Image-based spatial reasoning data:

- - -

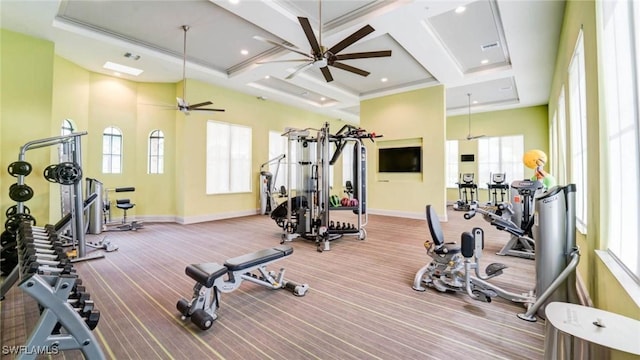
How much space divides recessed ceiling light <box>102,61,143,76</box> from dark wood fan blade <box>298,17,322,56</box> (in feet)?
16.6

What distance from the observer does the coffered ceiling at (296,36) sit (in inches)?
163

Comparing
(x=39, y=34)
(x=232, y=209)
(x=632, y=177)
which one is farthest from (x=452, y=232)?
(x=39, y=34)

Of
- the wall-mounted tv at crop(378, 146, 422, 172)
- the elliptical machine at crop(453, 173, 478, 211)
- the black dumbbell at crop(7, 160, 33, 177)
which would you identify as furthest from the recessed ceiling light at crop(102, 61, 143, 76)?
the elliptical machine at crop(453, 173, 478, 211)

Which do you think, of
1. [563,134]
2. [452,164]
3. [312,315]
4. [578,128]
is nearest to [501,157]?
[452,164]

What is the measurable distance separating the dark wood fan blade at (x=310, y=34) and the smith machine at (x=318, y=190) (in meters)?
1.50

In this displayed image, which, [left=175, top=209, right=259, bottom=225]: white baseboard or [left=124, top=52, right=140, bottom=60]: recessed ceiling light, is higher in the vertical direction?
[left=124, top=52, right=140, bottom=60]: recessed ceiling light

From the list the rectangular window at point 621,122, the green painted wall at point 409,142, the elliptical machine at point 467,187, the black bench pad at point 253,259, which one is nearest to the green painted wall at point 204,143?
the green painted wall at point 409,142

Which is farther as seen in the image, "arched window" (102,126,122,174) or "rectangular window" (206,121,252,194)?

- - -

* **PROBLEM DESCRIPTION**:
Please reproduce all of the lines above word for word, leaving out the pictures.

* **OUTPUT BELOW**:
How much space divides recessed ceiling light <box>102,61,143,76</box> from dark wood fan blade <box>298,17,322,56</box> (in feet)?
16.6

What distance from the observer does the coffered ceiling at (296,36) sit (in inches)?
163

Comparing
(x=39, y=34)
(x=232, y=209)
(x=632, y=177)
which one is farthest from (x=452, y=232)?
(x=39, y=34)

Of
- the wall-mounted tv at crop(378, 146, 422, 172)
- the elliptical machine at crop(453, 173, 478, 211)
- the black dumbbell at crop(7, 160, 33, 177)
which would you identify as furthest from the recessed ceiling light at crop(102, 61, 143, 76)?
the elliptical machine at crop(453, 173, 478, 211)

Which do you think, of
1. [563,134]
2. [452,164]
3. [312,315]
4. [578,128]
is nearest to [501,157]?
[452,164]

What is the measurable distance separating the dark wood fan blade at (x=310, y=34) and the smith machine at (x=318, y=190) (in meters)?
1.50

In this displayed image, which, [left=175, top=209, right=259, bottom=225]: white baseboard or [left=124, top=52, right=140, bottom=60]: recessed ceiling light, is higher in the vertical direction?
[left=124, top=52, right=140, bottom=60]: recessed ceiling light

From the list the rectangular window at point 621,122, the green painted wall at point 409,142, the elliptical machine at point 467,187, the black bench pad at point 253,259, which one is nearest to the green painted wall at point 204,143?
the green painted wall at point 409,142

Which is farther as seen in the image, "arched window" (102,126,122,174) or "rectangular window" (206,121,252,194)?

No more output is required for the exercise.